One Riverina tourism leader says the region is “coming of age”, turning into the ultimate holiday destination.
Junee Licorice and Chocolate Factory owner Neil Druce said the popular venue attracted more than 1000 visitors every day of the Easter long weekend.
Two treasure hunts inspired delight from more than 500 children on Sunday morning as chocolate filled hands, baskets and mouths.
One mother, Emma Clark, described the sight as “Thunderdome for kids”, filming a loud chorus of delighted squeals and laughter.
Mr Druce said numbers were increasing year-on-year, but he marvelled at a 20-per-cent jump in families passing through for Easter.
It was great ... it was like Thunderdome for kids.
“I think people in the cities are starting to see the Riverina as the place to be,” Mr Druce said.
“There’s lots to do all around the region.”

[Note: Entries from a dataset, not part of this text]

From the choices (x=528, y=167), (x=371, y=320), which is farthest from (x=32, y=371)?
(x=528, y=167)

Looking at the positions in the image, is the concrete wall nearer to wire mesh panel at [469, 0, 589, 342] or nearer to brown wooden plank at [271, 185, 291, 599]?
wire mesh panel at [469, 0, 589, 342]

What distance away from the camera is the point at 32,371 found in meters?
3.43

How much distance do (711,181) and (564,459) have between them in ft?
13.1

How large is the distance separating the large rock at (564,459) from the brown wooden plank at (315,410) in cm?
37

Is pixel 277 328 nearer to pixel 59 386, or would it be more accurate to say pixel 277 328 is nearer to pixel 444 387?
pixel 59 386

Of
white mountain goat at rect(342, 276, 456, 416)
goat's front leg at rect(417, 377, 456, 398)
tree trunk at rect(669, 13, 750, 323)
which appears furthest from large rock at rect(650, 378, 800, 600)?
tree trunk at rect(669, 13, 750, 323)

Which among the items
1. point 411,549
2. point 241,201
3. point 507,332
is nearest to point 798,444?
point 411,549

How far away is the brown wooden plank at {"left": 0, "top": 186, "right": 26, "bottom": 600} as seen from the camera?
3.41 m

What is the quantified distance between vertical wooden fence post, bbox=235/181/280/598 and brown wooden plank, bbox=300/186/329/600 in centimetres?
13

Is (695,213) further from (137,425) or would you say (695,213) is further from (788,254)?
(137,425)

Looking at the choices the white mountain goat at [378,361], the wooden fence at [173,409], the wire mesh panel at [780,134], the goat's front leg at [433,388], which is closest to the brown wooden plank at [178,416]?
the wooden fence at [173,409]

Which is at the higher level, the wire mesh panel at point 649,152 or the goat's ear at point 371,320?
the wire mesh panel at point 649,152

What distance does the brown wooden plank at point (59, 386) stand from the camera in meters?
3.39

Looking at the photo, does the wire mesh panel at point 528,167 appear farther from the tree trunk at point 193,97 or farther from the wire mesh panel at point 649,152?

Although the factory had a presence at the Royal Easter Show, Mr Druce said festivities were more alive in Junee.
“It’s dead up there,” Mr Druce said.
“People in Sydney and Melbourne are realising the benefits of what we’ve got here.”
Mr Druce said the Riverina was at the “tipping point” and preparing to be the perfect inland destination, it only needed more venues to open.
“Places are realising you can’t just shut up on Easter,” he said. “People want to get out and do things … so you make it work.”
While some families gathered to enjoy a day of family fun with excessive amounts of chocolate, others celebrated the “message of Easter”.
Wagga churches took the opportunity to light the paschal candle as the city came to life for the Illuminate festival.
St John’s Anglican Church launched its Easter Eve family celebration service on Saturday night, following the annual Easter Vigil Mass at Saint Michael's Cathedral.
St John's archdeacon David Ruthven said despite the terrible things that were happening in the world, there was “new life”, filling each day with hope, faith and love to “triumph over despair and brokenness”.
Venerable Ruthven said chocolate and holidays were a great part of Easter but the real message was often lost in commercialisation.
He said even though the world was multi-ethnic and religious, it was important to remember the heritage of the holiday.
“It makes me sad,” Ven Ruthven said. “There would be no Easter without religion.”